--- Выбранный отрывок ---

Старая французская аристократия в отношении к паразитам вела себя вполне исправно: во-первых, размножила их целые легионы, а во-вторых, всем им внушила к себе чувство глубочайшей ненависти. Вышло то, что паразиты с величайшим усердием и с невыразимым наслаждением стали рубить тот сук, на котором сами сидели; с самого начала революции паразиты постоянно составляли главную силу уличной армии, следовавшей за агитаторами; парикмахеры участвовали во всех волнениях; да и, наконец, нам незачем называть отдельные профессии, потому что большая часть тогдашних парижских ремесленников и большей или меньшей степени могут быть отнесены к разряду паразитов. Когда сук, над которым трудились паразиты, упал под их ударами, тогда и сами паразиты, падая вместе с этим суком, потерпели при своем падении более или менее значительные ушибы.

--- Извлечённый материал ---

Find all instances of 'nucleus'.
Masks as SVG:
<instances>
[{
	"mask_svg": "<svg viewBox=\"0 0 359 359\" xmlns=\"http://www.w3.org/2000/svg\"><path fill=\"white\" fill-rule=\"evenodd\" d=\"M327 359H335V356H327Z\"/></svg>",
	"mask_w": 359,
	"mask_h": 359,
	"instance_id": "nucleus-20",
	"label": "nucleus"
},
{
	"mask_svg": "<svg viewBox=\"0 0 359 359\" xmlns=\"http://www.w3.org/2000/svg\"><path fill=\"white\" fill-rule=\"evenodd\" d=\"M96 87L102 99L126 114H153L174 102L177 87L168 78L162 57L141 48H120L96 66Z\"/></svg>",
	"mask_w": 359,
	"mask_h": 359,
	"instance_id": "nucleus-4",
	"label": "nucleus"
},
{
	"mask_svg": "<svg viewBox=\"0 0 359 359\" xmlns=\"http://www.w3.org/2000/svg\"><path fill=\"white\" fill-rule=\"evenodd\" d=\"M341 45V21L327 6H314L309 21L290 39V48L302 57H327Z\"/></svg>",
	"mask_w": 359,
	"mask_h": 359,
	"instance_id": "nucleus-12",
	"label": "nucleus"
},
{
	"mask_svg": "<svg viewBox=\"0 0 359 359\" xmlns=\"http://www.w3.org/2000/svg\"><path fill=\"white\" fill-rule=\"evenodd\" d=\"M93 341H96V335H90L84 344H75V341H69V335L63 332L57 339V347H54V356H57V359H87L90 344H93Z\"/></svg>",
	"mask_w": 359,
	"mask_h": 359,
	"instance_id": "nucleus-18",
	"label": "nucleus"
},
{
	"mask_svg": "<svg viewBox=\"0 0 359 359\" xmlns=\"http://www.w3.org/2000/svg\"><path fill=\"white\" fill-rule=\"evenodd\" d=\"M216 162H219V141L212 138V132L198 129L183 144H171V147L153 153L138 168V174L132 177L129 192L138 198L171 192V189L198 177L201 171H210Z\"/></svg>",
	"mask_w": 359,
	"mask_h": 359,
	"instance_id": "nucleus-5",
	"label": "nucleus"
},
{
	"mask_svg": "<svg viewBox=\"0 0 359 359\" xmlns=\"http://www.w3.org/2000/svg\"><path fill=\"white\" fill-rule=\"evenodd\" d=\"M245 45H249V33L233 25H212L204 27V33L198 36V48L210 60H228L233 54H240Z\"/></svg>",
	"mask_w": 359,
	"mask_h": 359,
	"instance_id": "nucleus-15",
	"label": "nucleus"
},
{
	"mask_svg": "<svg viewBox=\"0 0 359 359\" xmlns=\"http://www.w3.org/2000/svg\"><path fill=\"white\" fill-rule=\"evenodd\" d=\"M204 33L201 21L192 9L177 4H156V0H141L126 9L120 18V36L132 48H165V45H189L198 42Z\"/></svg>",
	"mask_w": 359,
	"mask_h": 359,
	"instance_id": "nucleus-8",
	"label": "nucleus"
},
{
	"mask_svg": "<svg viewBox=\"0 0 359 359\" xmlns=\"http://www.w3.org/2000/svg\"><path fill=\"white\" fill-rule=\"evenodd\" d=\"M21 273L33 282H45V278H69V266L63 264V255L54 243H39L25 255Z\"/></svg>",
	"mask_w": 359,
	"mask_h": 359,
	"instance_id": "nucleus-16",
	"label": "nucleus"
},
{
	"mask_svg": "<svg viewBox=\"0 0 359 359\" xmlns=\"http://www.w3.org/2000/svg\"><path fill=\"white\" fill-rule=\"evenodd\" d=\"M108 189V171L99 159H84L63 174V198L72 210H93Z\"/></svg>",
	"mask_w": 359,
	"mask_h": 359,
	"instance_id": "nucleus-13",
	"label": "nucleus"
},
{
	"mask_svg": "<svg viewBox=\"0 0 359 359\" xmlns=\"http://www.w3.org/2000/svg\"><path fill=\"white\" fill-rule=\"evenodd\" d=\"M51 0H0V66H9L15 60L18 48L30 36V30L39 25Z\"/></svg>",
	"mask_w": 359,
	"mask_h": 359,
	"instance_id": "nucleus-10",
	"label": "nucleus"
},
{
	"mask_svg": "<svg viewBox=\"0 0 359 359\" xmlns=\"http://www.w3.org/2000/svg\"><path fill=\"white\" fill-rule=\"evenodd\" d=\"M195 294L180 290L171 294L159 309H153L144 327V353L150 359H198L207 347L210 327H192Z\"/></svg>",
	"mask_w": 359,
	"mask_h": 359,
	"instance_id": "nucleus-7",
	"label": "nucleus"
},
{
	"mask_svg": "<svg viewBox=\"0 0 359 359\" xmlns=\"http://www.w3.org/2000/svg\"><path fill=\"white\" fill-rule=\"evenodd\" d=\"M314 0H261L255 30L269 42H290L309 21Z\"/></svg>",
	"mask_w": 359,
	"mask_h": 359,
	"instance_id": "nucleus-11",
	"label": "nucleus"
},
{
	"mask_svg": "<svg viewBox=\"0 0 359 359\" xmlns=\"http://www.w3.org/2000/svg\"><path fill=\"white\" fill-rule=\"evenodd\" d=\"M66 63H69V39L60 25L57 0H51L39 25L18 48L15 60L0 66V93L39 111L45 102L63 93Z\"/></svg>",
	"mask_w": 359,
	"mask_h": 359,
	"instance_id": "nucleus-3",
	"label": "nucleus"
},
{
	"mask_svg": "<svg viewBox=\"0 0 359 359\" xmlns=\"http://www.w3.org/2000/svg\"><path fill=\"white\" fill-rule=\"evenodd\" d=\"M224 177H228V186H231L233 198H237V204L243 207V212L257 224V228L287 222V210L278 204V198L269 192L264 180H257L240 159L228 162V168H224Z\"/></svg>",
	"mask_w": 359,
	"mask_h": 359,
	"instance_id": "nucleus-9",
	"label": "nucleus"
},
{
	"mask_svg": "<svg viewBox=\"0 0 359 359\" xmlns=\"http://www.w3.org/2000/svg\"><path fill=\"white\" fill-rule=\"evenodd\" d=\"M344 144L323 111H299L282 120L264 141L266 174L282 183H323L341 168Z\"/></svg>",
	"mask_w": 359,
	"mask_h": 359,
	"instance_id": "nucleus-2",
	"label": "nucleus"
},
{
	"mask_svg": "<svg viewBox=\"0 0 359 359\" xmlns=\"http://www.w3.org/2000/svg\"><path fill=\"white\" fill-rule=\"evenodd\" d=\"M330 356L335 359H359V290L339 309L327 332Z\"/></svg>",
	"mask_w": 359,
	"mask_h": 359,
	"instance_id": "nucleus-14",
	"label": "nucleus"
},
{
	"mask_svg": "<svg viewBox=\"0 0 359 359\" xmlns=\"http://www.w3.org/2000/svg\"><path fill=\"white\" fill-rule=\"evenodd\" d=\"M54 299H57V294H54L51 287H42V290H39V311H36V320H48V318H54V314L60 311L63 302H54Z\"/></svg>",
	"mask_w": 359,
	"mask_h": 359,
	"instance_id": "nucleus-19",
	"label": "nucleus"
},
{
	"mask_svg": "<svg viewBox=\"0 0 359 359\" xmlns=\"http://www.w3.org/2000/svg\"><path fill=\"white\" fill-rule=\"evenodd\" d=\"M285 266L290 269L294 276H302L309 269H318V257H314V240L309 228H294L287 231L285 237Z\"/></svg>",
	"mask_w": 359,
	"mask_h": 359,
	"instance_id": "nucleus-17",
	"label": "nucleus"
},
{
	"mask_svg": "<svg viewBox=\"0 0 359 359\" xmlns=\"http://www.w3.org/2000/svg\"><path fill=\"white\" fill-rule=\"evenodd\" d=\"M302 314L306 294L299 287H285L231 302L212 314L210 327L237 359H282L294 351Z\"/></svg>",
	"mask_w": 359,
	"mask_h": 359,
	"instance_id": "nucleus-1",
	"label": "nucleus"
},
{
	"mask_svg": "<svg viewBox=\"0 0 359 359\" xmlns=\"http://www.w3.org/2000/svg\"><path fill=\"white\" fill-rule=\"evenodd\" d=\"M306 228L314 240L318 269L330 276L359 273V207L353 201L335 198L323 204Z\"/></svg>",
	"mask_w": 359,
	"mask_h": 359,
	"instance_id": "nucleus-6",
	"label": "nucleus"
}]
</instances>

---

Задание
Извлеките отрывок о французской аристократии целиком, слово в слово. Этот материал самостоятельный и с отрывком о французской аристократии не связан.

Результат задания
Старая французская аристократия в отношении к паразитам вела себя вполне исправно: во-первых, размножила их целые легионы, а во-вторых, всем им внушила к себе чувство глубочайшей ненависти. Вышло то, что паразиты с величайшим усердием и с невыразимым наслаждением стали рубить тот сук, на котором сами сидели; с самого начала революции паразиты постоянно составляли главную силу уличной армии, следовавшей за агитаторами; парикмахеры участвовали во всех волнениях; да и, наконец, нам незачем называть отдельные профессии, потому что большая часть тогдашних парижских ремесленников и большей или меньшей степени могут быть отнесены к разряду паразитов. Когда сук, над которым трудились паразиты, упал под их ударами, тогда и сами паразиты, падая вместе с этим суком, потерпели при своем падении более или менее значительные ушибы.